Chinese President Jiang Zemin is nothing if not a gambler. Just days before this week's crucial U.S. Senate vote on granting China permanent normal trade relations (PNTR) with the U.S., Mr. Jiang raised an issue that will have many Senators seeing red. He said, in effect, that Taiwan should not be admitted to the World Trade Organization on any conditions other than those set by Beijing.

Jiang Zemin

Addressing a business group during his visit to New York for the United Nations summit, Mr. Jiang said that of course Taiwan could join the WTO, but only as a part of China. Now, this statement is subject to various interpretations, and some might say it is only semantics. But many Senators will want to know whether they are being asked to approve PNTR under conditions laid down solely by China, with little regard for U.S. interests.

We have argued here that granting China PNTR as a prelude to China's admission to the WTO is a good idea. It would open China further to Western trade and investment, hastening the development in China of free enterprise and a propertied middle class. A more enlightened and influential electorate will gradually demand more explicit civil rights and require governments at all levels to become more responsive to the wishes of the people.

But we also have supported the right of the Taiwanese, who already have a functioning democracy, to chart their own course toward better relations with the mainland, without undue pressure from Beijing. This attitude toward Taiwan is shared by an influential bloc in Congress that won't appreciate Mr. Jiang laying down conditions for Taiwan's WTO membership. It is well known in Congress that Taiwan qualified, in a technical sense, for membership a long time ago. It was thought that Taiwanese membership was an implicit part of the deal that grants China PNTR.

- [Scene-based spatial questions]
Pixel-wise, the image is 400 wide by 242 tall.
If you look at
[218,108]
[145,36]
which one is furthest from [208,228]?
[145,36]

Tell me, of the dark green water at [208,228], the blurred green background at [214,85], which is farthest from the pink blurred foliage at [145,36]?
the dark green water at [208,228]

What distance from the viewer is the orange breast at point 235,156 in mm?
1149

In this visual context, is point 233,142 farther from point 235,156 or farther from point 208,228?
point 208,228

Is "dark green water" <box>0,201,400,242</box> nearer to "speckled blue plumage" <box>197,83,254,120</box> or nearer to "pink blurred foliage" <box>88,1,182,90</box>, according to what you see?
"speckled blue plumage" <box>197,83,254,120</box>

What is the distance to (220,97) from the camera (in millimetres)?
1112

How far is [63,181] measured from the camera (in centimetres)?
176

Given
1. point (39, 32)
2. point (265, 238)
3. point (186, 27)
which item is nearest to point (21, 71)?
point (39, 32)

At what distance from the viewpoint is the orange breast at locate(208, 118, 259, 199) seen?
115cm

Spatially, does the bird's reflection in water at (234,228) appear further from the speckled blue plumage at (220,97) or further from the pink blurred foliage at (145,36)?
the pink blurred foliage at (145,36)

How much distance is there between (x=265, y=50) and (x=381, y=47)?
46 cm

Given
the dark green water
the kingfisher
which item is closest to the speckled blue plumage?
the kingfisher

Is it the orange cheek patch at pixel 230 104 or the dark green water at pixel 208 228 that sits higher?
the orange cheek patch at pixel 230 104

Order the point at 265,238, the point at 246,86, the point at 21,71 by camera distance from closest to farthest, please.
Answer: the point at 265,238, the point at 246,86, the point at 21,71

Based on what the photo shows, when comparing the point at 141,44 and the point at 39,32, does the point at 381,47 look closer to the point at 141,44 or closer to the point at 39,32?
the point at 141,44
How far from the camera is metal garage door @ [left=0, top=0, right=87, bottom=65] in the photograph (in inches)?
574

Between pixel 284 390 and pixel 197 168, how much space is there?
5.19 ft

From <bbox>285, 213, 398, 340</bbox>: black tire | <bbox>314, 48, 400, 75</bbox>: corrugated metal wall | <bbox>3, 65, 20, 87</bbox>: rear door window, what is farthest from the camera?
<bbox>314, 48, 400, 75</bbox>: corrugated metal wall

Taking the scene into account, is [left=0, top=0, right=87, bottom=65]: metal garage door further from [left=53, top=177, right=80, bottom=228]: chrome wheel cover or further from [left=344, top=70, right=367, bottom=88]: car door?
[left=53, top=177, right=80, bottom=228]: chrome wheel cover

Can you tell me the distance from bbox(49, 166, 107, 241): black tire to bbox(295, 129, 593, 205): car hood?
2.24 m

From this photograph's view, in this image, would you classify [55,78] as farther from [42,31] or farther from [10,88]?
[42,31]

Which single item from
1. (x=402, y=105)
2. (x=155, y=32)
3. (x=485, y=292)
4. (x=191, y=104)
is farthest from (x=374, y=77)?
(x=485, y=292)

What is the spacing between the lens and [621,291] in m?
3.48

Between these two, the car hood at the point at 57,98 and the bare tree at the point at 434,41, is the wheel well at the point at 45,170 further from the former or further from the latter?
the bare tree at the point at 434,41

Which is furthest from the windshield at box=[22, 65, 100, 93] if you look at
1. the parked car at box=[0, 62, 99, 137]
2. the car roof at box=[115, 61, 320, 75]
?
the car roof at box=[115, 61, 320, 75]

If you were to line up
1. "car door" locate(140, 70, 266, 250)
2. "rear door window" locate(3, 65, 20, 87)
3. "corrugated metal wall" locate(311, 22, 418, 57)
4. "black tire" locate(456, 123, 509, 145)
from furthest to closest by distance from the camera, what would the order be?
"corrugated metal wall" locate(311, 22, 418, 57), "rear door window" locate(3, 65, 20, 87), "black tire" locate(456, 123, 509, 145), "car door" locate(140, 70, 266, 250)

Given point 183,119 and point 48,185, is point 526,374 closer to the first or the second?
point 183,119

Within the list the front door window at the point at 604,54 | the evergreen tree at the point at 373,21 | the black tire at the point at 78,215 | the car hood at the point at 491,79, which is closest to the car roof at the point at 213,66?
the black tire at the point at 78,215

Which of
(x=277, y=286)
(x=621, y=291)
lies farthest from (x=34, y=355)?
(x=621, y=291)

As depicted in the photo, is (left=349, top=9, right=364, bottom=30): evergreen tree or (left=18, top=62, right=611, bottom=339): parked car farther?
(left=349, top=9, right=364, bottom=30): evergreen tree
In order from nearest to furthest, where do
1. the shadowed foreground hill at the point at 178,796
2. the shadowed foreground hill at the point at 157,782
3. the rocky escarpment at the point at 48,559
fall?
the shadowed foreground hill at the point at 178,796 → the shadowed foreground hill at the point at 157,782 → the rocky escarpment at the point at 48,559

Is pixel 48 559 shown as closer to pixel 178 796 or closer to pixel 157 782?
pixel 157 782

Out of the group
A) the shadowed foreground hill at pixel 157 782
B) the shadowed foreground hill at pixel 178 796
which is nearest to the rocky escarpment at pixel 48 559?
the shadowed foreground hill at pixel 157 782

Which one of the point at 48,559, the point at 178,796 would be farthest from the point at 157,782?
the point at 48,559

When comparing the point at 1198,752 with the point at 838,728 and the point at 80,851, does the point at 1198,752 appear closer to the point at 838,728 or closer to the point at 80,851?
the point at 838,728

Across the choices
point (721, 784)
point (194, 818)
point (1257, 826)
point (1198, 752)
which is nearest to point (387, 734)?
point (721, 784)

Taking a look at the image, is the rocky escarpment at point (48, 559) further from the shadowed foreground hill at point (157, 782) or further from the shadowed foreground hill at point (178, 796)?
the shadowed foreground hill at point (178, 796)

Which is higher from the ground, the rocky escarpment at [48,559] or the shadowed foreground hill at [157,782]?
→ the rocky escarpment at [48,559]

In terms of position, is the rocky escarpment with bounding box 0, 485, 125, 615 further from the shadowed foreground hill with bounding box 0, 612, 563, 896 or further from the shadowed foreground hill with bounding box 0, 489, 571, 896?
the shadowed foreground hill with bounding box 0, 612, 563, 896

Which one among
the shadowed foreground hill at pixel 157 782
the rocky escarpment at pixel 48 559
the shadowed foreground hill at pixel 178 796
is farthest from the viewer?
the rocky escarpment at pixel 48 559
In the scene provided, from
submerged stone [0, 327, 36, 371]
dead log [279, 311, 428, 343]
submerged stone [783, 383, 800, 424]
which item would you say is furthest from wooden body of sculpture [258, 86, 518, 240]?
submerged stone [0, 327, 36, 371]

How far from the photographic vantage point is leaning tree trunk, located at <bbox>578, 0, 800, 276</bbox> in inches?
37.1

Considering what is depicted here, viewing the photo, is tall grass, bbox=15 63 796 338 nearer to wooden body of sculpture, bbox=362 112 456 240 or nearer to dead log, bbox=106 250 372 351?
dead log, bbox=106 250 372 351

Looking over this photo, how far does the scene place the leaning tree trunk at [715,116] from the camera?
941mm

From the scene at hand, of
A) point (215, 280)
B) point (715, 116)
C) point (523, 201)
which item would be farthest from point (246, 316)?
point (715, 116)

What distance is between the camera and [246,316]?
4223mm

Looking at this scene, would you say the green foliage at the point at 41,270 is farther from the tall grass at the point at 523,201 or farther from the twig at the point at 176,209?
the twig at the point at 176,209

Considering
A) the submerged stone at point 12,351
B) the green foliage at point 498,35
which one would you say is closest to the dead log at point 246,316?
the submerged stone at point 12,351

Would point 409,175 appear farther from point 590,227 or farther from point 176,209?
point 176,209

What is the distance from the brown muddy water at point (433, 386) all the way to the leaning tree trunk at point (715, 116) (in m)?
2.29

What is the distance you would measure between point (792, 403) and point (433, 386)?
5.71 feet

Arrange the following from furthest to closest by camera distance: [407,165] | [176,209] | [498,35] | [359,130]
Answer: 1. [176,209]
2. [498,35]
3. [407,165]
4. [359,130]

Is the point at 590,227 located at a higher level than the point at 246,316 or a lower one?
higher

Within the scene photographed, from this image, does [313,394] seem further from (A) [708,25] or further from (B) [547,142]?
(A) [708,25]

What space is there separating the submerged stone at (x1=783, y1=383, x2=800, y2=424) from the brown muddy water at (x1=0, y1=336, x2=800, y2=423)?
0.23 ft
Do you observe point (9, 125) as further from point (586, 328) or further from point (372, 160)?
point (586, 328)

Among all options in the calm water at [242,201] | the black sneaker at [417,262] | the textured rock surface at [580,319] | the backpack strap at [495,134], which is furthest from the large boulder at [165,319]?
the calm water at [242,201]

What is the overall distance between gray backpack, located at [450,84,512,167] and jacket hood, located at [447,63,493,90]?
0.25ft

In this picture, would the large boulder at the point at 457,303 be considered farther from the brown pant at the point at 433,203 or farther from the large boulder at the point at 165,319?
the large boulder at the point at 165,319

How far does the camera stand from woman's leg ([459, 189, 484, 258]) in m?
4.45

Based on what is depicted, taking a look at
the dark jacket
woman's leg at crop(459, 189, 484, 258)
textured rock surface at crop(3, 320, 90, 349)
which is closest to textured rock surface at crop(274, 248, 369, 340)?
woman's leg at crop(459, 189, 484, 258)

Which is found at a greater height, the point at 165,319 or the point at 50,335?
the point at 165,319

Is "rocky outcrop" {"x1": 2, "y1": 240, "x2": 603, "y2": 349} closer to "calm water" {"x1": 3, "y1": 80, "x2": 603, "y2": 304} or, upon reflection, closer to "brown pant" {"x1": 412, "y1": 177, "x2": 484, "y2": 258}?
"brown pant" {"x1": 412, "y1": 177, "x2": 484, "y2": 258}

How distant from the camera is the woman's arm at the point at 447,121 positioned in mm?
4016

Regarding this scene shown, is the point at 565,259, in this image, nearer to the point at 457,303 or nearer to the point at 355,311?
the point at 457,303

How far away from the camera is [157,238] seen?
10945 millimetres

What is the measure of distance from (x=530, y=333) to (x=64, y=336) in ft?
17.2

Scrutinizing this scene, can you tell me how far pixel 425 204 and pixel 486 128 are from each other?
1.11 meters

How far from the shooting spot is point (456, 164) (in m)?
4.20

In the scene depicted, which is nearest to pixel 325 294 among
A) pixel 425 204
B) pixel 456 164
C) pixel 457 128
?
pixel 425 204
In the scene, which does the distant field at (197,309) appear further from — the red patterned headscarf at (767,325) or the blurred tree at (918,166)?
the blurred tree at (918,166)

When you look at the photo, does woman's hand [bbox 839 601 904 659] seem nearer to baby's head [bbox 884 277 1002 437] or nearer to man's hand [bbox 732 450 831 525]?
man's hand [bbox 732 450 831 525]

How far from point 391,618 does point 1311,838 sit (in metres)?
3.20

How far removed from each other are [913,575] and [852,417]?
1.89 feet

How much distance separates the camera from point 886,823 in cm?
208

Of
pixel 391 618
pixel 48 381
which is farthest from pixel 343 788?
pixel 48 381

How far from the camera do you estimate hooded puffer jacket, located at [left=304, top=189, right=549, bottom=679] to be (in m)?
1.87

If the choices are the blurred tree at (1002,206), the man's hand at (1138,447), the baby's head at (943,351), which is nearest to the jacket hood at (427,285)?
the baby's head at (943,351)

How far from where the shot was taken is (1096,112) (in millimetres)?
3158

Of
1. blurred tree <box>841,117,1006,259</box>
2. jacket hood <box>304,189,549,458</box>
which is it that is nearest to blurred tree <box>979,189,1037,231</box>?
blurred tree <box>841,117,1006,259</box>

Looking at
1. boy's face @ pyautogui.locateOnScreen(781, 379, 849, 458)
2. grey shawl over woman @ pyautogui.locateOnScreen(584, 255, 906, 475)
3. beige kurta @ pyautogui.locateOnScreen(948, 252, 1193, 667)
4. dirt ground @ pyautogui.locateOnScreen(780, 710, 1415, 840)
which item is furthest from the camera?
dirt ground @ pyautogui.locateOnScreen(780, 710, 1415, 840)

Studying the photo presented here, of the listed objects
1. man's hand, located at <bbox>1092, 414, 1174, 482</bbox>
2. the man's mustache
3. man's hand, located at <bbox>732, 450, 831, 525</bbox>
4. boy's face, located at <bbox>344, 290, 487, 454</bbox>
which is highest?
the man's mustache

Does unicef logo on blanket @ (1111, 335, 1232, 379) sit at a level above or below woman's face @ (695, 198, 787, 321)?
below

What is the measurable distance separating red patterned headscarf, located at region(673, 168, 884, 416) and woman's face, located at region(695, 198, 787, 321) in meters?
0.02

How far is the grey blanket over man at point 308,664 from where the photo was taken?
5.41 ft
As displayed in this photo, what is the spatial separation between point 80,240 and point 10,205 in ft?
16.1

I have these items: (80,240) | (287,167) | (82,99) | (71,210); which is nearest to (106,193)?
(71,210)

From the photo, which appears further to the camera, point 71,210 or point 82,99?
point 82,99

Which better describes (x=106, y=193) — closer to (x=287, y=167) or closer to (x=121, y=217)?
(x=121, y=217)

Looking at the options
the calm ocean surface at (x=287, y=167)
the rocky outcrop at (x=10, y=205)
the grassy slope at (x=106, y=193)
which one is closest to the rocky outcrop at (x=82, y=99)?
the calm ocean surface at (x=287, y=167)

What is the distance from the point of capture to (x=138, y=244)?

- [PARTS OF THE EXERCISE]
a: Please transcribe the passage about Jiang Zemin and Taiwan's WTO membership from "Addressing a business" to "of the people.".
b: Pick up the passage about Jiang Zemin and Taiwan's WTO membership after its final sentence and keep writing.

- [OUTPUTS FOR THE TASKS]
a:
Addressing a business group during his visit to New York for the United Nations summit, Mr. Jiang said that of course Taiwan could join the WTO, but only as a part of China. Now, this statement is subject to various interpretations, and some might say it is only semantics. But many Senators will want to know whether they are being asked to approve PNTR under conditions laid down solely by China, with little regard for U.S. interests.

We have argued here that granting China PNTR as a prelude to China's admission to the WTO is a good idea. It would open China further to Western trade and investment, hastening the development in China of free enterprise and a propertied middle class. A more enlightened and influential electorate will gradually demand more explicit civil rights and require governments at all levels to become more responsive to the wishes of the people.

b:
If there has been a dangerous misunderstanding here, it is largely Bill Clinton's fault. On his visit to China in 1998 he imprudently agreed to what the Chinese government called the "Three No's." At the root of these three demands was the requirement that the U.S. not grant Taiwan admission to any world body that required statehood as a condition of membership. While that didn't specifically apply to the WTO, Mr. Clinton's agreement was tantamount to allowing China to set the conditions for future Western policy toward Taiwan. It came close to an acknowledgement that Taiwan is a Chinese province.

So now Mr. Jiang feels emboldened to come to the U.S. and give speeches implying that Taiwan must accept China as its parent if it wants to get the same trading privileges that the Senate is about to grant to China. No doubt Mr. Jiang was inspired by other recent U.S. concessions.

For example, because of Chinese objections, the Dalai Lama was not allowed to participate in the religious gathering that preceded the summit. China's harsh control of Tibet, like its hoped-for acquisition of Taiwan, is seen by Beijing as nobody else's business, and one might easily get the impression that the Clinton Administration agrees.

Given all the kow-towing that Bill Clinton has done, not to mention the China angle in the Clinton-Gore campaign fund-raising scandals, it was no surprise that the Chinese president treated him with some disdain when the two sat down for a chat last Friday. Mr. Clinton, in yet another concession to China, had just announced that his Administration would make no further efforts to build a national missile defense. When Mr. Clinton raised the issue of missiles as a threat to Western security, Mr. Jiang responded with silence. And when Taiwan came up, he favored Mr. Clinton with a long monologue laying out China's historical claims to Taiwan. In short, Mr. Clinton got a cold shoulder on both of these important issues.

These are the fruits of a Clinton policy that has, in effect, left Taiwan blowing in the wind. Try as he may now, Mr. Clinton is hard pressed to put a positive spin on his China legacy. The nuclear proliferation issues that have bedeviled Sino-U.S. relations since he took office in 1993 remain essentially unresolved. And by violating the security assurances of his Republican Party predecessors, he has left his successor a tinderbox situation in the Taiwan Strait.

This is why Mr. Clinton knows China's accession to the WTO is about much more than the mutual benefits of expanded global trade. He's gambling it will head off -- Communist Party or no -- the kind of militant Chinese nationalism that could spark a shooting war across the Taiwan Strait, force a U.S. military response and perhaps envelop the rest of Asia.

Thus, the peace dividend; within China, WTO will empower a bloc of interests favoring outward-oriented growth and the conditions required to secure it, including peace and the rule of law. Dependent on Taiwanese and Western commerce, China would reconsider military adventurism as too costly and counterproductive.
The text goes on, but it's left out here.